S’il ne fallait ne citer que deux directeurs artistiques de la maison, ce serait eux. Christopher Bailey, arrivé en 2002 à la tête de la création, se retrouvait capitaine d’un énorme vaisseau en perdition. Aux côtés de la PDG Angela Ahrendts qui a rejoint l’entreprise en 2006, il a orchestré le grand retour de la marque en fusionnant savoir-faire exceptionnel et héritage à une stratégie innovante sur les réseaux sociaux et ambassadeurs de renom.

Ils ont également investi dans des ateliers basés en Angleterre pour réaliser des pièces à la fois élégantes et durables. 

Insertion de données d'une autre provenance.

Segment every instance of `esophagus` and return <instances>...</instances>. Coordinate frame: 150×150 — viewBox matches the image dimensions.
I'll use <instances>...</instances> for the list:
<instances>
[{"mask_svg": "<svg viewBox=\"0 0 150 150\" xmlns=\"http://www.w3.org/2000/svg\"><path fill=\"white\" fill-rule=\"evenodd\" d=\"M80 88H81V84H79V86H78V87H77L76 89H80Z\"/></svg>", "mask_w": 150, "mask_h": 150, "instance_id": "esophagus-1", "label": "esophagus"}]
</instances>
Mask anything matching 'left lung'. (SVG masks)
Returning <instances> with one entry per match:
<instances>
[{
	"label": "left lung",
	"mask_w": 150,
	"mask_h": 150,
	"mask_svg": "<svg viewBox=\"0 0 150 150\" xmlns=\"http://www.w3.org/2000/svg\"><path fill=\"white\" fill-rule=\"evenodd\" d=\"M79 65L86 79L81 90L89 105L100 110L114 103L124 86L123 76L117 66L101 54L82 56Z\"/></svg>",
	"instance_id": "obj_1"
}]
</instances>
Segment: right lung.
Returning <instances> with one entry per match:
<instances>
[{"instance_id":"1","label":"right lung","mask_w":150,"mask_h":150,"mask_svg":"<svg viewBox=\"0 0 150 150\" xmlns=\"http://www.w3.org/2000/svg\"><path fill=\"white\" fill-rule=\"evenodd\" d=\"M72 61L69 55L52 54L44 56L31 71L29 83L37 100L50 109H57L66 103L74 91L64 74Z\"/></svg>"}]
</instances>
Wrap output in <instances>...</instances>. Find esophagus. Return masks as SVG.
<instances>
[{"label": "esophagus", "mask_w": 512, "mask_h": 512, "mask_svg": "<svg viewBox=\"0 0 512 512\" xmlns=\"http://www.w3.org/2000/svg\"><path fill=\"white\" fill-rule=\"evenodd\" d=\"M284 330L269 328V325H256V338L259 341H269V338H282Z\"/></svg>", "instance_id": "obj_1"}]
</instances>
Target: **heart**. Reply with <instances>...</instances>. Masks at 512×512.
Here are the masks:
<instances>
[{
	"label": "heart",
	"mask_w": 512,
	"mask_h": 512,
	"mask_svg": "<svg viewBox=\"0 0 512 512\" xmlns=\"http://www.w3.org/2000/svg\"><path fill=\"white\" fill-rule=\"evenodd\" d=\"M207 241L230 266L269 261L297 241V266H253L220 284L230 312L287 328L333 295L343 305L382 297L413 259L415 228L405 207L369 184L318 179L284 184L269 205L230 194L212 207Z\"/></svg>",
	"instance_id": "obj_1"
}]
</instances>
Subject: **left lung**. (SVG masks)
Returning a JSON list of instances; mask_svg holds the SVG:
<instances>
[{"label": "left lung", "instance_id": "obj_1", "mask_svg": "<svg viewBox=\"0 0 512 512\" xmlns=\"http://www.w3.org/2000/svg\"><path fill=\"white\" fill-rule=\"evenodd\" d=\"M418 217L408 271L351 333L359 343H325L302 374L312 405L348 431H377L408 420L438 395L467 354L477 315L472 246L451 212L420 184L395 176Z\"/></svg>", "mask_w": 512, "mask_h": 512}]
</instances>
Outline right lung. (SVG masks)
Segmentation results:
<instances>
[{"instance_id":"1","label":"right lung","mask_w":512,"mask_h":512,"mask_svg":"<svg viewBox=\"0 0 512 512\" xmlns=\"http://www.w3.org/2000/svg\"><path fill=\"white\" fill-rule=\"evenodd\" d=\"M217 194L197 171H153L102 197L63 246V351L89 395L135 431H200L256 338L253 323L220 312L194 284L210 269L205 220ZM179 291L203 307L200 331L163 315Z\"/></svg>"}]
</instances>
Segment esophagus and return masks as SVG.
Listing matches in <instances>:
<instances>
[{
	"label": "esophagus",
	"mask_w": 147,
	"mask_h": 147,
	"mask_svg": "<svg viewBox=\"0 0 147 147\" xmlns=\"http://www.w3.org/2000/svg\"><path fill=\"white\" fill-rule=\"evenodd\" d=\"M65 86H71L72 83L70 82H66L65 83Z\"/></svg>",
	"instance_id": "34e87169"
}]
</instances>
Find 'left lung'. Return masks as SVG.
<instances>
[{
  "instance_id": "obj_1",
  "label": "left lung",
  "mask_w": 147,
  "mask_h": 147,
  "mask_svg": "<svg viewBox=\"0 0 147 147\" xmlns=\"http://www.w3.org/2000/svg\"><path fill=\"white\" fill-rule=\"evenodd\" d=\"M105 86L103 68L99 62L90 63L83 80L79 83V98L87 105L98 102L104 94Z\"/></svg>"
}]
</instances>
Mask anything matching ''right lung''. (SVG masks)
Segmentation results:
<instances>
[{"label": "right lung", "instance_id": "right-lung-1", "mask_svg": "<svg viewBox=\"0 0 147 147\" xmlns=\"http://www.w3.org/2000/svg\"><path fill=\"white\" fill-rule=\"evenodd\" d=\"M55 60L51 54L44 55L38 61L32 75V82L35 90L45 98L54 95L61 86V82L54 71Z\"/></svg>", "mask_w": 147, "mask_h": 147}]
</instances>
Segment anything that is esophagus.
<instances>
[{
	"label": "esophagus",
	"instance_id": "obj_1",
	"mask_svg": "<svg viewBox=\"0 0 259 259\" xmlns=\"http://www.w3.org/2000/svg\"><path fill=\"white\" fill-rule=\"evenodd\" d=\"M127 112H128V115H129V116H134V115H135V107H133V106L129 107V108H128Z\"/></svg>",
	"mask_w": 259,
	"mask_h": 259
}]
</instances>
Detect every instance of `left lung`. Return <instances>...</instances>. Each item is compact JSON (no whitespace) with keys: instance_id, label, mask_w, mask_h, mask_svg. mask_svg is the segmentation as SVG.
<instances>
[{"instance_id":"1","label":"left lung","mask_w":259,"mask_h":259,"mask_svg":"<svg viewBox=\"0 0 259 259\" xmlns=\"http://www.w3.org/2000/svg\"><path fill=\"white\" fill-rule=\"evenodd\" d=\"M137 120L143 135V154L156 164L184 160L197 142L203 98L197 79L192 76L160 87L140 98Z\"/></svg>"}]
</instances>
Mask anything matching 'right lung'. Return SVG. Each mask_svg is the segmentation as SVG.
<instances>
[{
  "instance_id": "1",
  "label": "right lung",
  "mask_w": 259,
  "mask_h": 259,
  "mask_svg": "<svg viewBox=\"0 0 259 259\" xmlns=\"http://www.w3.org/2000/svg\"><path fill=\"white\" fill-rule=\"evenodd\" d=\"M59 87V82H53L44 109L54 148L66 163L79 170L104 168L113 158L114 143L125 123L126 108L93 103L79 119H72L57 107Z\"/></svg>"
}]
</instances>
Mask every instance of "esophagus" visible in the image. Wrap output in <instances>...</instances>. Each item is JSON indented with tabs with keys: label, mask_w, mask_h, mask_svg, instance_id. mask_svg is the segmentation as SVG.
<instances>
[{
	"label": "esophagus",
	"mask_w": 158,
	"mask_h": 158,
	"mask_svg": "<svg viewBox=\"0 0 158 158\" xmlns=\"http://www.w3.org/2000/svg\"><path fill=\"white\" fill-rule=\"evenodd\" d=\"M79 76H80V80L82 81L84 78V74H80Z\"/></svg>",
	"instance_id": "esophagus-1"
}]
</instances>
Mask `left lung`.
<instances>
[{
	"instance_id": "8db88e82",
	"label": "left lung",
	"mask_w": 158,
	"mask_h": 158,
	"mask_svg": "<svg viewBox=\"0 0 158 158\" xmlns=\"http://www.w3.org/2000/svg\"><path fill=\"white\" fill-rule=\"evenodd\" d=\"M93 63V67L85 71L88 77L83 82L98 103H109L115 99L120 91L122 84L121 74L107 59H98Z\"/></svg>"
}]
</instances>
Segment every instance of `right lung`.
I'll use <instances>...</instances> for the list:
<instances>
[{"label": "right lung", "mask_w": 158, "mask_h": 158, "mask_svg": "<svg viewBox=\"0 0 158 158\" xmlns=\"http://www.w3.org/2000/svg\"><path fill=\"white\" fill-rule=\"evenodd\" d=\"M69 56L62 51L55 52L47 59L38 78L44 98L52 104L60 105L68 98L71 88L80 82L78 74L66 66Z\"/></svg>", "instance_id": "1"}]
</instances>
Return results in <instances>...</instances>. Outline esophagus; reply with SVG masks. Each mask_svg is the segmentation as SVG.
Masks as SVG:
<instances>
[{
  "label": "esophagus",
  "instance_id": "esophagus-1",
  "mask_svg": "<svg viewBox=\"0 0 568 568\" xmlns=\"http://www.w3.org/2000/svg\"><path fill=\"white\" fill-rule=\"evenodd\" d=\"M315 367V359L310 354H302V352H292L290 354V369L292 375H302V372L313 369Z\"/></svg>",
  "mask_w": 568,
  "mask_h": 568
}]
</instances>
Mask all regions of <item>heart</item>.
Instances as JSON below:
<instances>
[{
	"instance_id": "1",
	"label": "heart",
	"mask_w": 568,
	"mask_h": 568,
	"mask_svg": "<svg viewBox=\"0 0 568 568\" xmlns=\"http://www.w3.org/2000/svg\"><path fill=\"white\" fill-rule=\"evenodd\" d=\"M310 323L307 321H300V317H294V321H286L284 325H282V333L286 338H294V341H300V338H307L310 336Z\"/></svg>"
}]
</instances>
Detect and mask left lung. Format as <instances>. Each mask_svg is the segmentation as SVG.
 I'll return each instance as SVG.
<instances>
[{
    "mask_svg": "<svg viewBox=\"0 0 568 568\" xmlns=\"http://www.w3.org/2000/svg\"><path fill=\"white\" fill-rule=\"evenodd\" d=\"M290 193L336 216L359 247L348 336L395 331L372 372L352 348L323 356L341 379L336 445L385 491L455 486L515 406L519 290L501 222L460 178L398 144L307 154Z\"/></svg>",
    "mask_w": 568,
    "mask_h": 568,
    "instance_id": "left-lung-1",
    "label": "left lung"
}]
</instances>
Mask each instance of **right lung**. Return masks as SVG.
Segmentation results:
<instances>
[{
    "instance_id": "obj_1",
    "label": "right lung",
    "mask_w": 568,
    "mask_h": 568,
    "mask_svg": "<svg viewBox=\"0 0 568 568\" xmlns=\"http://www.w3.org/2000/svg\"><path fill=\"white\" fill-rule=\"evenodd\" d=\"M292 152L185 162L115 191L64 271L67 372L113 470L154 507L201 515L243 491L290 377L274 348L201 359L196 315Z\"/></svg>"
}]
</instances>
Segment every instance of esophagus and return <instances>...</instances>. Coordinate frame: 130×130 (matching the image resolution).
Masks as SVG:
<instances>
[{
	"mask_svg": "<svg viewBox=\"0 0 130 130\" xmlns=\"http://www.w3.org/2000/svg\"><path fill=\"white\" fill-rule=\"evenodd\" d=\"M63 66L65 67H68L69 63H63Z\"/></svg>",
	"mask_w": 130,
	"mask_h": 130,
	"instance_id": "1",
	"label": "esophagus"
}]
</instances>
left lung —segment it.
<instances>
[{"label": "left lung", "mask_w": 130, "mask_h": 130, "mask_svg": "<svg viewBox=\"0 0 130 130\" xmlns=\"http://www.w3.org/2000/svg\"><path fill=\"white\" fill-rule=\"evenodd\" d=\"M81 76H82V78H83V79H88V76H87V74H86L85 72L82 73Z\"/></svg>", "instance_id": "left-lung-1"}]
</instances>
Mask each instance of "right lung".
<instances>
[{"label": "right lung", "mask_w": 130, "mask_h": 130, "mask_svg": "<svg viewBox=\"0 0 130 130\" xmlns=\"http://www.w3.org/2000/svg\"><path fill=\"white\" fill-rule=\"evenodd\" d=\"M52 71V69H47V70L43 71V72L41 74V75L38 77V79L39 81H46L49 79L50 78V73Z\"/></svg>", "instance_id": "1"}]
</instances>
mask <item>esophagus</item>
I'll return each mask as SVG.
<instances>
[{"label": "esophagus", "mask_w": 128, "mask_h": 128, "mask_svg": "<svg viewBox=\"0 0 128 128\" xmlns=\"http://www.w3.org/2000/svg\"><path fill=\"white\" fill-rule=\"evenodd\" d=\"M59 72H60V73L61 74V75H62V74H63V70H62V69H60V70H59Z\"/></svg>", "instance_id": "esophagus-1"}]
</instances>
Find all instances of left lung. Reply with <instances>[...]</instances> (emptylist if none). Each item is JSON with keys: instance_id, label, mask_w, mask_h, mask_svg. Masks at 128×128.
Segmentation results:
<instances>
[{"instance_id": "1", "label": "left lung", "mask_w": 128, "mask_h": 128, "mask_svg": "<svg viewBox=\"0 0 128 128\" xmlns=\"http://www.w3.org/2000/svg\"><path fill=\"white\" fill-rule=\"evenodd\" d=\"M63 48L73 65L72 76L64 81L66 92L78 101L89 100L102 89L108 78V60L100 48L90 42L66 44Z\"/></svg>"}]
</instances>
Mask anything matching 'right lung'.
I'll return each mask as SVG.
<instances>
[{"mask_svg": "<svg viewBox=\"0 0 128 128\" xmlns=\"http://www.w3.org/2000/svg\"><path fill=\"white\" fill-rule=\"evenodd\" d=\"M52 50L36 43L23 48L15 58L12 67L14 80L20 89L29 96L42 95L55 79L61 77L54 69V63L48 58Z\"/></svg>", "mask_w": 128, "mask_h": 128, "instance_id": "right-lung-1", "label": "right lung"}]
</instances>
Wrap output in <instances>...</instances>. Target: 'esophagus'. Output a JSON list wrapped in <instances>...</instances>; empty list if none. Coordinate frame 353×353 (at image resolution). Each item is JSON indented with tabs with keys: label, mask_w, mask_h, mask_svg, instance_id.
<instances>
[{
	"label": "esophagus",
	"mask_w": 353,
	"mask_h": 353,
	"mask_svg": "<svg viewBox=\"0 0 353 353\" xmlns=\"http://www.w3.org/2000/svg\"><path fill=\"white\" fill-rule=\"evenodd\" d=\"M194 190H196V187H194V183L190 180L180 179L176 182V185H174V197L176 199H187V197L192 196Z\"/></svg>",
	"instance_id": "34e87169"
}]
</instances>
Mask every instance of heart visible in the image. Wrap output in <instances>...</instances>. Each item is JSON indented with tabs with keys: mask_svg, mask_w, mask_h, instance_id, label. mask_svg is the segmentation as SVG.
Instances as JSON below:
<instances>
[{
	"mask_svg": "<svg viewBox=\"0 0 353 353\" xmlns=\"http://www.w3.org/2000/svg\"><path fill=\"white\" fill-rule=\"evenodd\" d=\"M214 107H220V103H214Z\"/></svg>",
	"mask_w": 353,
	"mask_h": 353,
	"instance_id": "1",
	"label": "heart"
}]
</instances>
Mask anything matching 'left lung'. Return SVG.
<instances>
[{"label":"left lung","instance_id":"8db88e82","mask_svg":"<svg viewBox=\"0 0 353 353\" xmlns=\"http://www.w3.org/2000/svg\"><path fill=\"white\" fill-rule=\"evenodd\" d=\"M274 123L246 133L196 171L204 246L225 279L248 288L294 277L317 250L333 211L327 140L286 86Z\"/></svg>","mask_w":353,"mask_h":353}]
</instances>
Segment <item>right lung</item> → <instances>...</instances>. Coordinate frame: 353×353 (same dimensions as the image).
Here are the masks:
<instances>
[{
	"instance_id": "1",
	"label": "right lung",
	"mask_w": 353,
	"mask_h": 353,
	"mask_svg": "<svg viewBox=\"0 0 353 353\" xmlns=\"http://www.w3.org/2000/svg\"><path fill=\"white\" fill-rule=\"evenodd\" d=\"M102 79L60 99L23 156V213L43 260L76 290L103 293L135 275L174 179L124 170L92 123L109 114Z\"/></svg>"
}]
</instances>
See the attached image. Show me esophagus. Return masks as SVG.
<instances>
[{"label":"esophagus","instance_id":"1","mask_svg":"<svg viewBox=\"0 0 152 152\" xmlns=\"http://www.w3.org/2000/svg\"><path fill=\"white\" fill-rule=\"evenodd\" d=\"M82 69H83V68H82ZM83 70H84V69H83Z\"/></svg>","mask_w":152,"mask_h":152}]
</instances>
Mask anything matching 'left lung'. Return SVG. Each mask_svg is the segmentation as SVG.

Sa plus grande réussite est d’avoir su faire du fameux trench qui avait perdu de sa superbe, une pièce inconique. Sans oublier sa vision de la marque, qu’il a fait devenir une pionnière du numérique et à laquelle la génération réseaux sociaux pouvait s’identifier.

Burberry fut notamment l'une des première à retransmettre en live son défilé printemps-été 2009 sur Internet, démocratisant le sacro-saint podium. Mais l’une de ses innovations les plus marquantes, fut l’intégration du see-now, buy-now chez Burberry en septembre 2016, consistant à proposer les collections en boutique dès le lendemain du défilé.

Un bouleversement pour le monde de la mode, qui est désormais copié par de nombreuses autres griffes.

Dix-sept ans de bons et loyaux services plus tard, le britannique qui était devenu CEO de Burberry en 2014, raccroche et est remplacé par le ténébreux italien Riccardo Tisci. Ce dernier, tout droit débarqué de chez Givenchy où il a soigné son style streetwear néogothique, commence fort dans la maison britannique en retravaillant le logo qui devient épuré, puis le monogramme Thomas Burberry et en réaménageant ou fermant certains magasins.

En 2019, un an après sa nomination, les ventes sont en hausse. Son but étant d’égayer les collections de la maison qu’il considérait "austère" à son arrivée, tout en repensant les pièces cultes et en attirant les millenials avec des égéries bien choisies (Billie Eilish, Irina Shayk, Kendall Jenner.)

Il a aussi à cœur que la marque s’engage pour la planète, l’inclusion des minorités et plus récemment pour les victimes du Covid-19.

Rester dans le luxe, mais sans oublier la rue, semble donc être la bonne formule d’une grande marque d’aujourd’hui.